— EXTRACTED MATERIAL —
────────────────────

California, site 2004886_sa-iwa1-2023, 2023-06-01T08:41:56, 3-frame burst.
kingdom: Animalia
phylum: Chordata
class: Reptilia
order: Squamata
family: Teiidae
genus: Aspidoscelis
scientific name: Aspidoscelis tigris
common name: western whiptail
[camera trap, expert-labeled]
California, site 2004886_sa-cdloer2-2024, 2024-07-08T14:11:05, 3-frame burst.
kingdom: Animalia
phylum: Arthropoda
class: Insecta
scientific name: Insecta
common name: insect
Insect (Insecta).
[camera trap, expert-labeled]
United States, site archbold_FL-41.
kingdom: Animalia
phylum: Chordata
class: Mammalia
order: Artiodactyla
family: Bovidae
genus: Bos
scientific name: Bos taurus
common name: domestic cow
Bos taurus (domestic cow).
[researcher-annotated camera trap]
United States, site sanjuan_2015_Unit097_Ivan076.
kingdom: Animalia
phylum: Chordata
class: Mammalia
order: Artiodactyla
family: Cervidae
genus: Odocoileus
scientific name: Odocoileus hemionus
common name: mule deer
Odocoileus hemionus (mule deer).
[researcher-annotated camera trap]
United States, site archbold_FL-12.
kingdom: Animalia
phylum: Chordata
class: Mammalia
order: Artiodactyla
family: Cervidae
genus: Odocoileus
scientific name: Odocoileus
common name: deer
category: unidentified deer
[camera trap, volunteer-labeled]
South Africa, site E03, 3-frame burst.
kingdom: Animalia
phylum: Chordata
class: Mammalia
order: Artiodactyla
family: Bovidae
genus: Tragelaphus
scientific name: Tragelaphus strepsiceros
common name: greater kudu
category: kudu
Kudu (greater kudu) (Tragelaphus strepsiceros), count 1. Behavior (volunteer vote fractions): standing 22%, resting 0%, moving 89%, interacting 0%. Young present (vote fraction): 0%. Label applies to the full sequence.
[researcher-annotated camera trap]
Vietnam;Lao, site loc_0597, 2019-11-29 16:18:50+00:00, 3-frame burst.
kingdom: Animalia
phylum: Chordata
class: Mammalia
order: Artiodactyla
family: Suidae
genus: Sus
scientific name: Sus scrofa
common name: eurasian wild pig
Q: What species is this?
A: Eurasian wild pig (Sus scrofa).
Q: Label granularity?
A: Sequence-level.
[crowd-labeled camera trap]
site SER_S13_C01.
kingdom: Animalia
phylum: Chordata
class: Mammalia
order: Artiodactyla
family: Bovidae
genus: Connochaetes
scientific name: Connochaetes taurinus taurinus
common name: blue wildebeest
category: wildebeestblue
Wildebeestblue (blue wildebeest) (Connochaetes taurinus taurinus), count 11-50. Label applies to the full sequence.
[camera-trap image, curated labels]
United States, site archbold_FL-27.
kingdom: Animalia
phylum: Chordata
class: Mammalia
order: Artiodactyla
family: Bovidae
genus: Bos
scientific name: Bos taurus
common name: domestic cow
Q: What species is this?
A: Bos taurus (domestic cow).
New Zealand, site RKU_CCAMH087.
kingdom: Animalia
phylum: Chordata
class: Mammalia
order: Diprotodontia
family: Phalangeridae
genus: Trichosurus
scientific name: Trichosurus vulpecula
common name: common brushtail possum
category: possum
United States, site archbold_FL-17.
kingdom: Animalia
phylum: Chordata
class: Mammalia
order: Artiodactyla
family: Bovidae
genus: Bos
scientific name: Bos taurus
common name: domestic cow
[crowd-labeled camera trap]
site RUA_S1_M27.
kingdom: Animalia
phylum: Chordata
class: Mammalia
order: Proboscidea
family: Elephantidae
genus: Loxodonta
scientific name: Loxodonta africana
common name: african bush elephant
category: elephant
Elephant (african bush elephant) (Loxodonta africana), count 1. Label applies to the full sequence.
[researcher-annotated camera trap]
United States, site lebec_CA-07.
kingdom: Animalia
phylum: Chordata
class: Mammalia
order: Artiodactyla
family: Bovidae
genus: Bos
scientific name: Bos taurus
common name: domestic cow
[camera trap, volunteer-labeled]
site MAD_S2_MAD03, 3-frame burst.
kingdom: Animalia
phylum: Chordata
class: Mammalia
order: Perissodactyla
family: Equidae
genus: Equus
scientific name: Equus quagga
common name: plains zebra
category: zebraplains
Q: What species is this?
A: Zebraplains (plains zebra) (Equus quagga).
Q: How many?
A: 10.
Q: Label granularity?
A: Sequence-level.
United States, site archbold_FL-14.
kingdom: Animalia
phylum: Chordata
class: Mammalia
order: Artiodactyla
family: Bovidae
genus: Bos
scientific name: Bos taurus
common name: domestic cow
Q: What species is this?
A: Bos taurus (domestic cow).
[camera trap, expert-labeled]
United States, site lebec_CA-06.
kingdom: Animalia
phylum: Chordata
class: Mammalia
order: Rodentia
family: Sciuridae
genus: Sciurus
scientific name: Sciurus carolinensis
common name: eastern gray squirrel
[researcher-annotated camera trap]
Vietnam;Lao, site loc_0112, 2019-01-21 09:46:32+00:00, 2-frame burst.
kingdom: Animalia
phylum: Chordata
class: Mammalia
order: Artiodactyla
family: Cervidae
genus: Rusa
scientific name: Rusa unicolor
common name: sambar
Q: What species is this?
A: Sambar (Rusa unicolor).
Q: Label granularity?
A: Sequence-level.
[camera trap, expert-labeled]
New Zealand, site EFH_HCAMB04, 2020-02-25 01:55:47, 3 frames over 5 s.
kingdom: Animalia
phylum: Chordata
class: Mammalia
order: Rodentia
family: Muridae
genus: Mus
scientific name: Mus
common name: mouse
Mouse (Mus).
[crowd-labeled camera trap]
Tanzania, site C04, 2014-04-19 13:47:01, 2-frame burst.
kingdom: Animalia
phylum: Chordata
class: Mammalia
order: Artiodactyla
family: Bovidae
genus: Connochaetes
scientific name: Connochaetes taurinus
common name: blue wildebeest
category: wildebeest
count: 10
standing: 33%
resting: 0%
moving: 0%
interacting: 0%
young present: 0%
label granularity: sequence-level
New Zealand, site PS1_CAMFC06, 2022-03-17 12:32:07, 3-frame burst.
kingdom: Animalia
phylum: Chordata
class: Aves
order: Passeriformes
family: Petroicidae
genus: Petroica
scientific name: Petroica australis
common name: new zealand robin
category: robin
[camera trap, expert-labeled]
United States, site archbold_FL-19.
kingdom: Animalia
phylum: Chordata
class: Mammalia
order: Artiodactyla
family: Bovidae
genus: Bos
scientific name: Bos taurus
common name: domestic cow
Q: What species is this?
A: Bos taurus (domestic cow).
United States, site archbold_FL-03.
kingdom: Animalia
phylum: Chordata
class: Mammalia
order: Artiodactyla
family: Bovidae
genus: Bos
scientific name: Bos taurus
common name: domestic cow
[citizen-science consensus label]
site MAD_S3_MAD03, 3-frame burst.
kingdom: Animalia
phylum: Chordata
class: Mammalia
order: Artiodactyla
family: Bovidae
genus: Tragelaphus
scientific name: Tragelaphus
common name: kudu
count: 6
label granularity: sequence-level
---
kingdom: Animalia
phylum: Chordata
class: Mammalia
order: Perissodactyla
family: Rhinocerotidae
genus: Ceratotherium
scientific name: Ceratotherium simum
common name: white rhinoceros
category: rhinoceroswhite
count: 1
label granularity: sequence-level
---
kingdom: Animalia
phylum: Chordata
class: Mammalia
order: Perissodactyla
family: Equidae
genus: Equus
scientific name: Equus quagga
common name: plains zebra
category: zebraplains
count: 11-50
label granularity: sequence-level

────────────────────

In the records above, how many lines hold the string "Vietnam"? Reply with only the number.

2